- [Textauszug]:
-*-
Wer einmal Elektroauto gefahren ist, der möchte es immer wieder tun. Neben der Stille und dem guten Gewissen gegenüber der Umwelt ist es vor allem die unerwartet drehmomentstarke Beschleunigung, die E-Auto-Neulinge begeistert: Ökologisch korrekt den Porsche beim Ampelstart abzuhängen, das ist einfach ein faszinierender Widerspruch.
BMW treibt diese Kombination aus Vernunft und Unvernunft bei seinem Modell i3 vier Jahre nach dessen Marktstart nun auf die Spitze: Mit dem i3 „S“, einer besonders starken (und natürlich teureren) Variante, die 184 PS leistet und den Sprint von 0 auf 100 km/h in 6,9 Sekunden schafft. Von 0 auf 60 km/h sind es nur 3,7 Sekunden. Ein billiges Vergnügen ist das allerdings nicht: Mitsamt Reichweitenverlängerer kostet der viertürige Hecktriebler 46.000 Euro, mit einigen schönen Extras kommt man leicht auf mehr als 50.000 Euro.
Dass ausgerechnet BMWs ökologisch korrekte Klientel den alten i3 zu schwach auf der Brust fand und Mehrleistung forderte, das verwundert schon. Denn auch die normale Version ist im reinen Zahlenvergleich mit der Konkurrenz richtig stark. Nissan Leaf, VW e-Golf und Renault Zoe hängte der i3 in Sachen Leistung und Reichweite schon immer ab. Vor allem, wenn der kleine Rollermotor als Reichweitenverlängerer mit an Bord war.
-*-
- [Aufgabe A]:
Gib bitte den Abschnitt aus dem Text über den BMW i3 S wortgetreu wieder, von „Dass ausgerechnet BMWs“ bis einschließlich „an Bord war.“.
- [Aufgabe B]:
Schreib den Text über den BMW i3 S im Anschluss an seinen letzten Satz weiter.
-*-
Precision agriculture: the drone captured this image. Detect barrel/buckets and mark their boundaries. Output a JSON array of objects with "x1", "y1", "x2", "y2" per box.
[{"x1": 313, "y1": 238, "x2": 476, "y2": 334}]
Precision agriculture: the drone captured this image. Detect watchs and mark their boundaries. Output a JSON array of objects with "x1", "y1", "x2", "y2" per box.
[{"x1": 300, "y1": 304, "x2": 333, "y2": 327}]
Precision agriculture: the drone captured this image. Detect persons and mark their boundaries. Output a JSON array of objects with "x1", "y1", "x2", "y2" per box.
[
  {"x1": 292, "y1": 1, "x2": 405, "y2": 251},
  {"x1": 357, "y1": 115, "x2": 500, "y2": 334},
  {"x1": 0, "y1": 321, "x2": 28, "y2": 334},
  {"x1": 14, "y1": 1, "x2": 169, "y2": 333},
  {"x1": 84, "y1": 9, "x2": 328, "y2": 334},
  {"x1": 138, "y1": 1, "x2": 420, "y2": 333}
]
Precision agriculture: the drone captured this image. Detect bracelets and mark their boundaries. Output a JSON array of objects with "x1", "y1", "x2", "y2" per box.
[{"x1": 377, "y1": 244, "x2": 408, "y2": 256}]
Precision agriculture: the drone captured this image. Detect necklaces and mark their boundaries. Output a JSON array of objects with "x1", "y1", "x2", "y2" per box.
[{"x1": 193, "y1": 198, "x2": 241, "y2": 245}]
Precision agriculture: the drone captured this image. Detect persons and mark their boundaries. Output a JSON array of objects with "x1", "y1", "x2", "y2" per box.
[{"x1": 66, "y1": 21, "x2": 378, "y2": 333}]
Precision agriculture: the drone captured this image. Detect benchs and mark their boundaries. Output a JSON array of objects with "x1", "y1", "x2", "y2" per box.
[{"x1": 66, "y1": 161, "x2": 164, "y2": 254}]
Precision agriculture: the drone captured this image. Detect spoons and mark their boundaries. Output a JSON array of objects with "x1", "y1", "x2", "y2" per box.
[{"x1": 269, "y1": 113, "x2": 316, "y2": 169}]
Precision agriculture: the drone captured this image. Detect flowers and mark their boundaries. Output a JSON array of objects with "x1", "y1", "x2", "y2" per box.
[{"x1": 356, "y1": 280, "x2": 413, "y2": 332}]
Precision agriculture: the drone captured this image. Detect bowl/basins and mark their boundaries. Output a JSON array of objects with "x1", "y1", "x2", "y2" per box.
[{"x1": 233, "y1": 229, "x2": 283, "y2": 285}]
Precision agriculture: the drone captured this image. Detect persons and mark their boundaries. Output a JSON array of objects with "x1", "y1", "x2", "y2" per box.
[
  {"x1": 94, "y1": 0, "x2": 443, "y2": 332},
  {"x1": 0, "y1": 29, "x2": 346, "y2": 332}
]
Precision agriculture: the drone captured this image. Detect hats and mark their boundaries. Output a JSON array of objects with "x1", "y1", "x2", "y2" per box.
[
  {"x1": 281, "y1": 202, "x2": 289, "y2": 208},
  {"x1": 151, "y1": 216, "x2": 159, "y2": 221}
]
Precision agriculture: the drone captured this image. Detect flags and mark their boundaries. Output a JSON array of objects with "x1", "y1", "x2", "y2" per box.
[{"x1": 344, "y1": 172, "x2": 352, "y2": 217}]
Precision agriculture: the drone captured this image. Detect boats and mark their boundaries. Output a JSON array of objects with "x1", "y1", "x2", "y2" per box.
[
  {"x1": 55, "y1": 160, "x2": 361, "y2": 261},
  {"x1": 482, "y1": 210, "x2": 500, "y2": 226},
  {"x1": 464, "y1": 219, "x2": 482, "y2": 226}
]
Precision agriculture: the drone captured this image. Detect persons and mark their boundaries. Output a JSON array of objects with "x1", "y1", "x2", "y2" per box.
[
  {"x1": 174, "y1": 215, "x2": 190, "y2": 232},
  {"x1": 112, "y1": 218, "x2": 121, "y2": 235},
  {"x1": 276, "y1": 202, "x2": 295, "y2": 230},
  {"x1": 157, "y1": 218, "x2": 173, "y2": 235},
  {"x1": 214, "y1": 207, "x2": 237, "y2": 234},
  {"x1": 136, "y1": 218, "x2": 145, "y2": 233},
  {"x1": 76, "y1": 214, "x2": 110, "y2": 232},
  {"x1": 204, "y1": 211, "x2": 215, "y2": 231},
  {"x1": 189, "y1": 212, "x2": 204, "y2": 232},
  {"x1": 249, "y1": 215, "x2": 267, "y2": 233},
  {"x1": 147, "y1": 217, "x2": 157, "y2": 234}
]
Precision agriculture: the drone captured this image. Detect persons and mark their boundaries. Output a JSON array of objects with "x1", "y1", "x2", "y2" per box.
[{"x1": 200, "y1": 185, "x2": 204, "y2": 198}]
-*-
- [Antwort A]:
Dass ausgerechnet BMWs ökologisch korrekte Klientel den alten i3 zu schwach auf der Brust fand und Mehrleistung forderte, das verwundert schon. Denn auch die normale Version ist im reinen Zahlenvergleich mit der Konkurrenz richtig stark. Nissan Leaf, VW e-Golf und Renault Zoe hängte der i3 in Sachen Leistung und Reichweite schon immer ab. Vor allem, wenn der kleine Rollermotor als Reichweitenverlängerer mit an Bord war.

- [Antwort B]:
Auch für die linke Spur auf der Autobahn
Gut nachvollziehen kann man diesen sportlichen Anspruch der Kunden, wenn man beim neuen „S“ erst mal den Sport-Fahrmodus gewählt hat und den Gasfuß voll durchdrückt. Dann pressen bis zu 270 Newtonmeter die Passagiere schlagartig in die Sitze und der Schub ist – für einen E-Motor ungewöhnlich – auch in den hohen Drehzahlbereichen immer noch beeindruckend.
Erst bei 160 Kilometern pro Stunde ist Schluss mit der Raserei. Aber das reicht, um sich schon mal auf die linke Spur deutscher Autobahnen zu wagen, zumal BMW dem „S“ eine ausgeprägte Spurtstärke im überholsensiblen Bereich spendiert hat: Von 80 auf 120 km/h dauert es nur 4,3 Sekunden.
Unabhängig von der Geschwindigkeit fällt im überarbeiteten i3 die Nähe zum 5er-BMW auf: Zahlreiche Assistenten, Sicherheits- und Komfortsysteme stehen auf Abruf bereit, die Technik ist in puncto Konnektivität und Multimedia auf dem allerneuesten Stand, der Zentralmonitor ist nun größer und die Bedienung per Stimme, per Touch oder Tastendruck von der Mittelkonsole aus etwas einfacher geworden.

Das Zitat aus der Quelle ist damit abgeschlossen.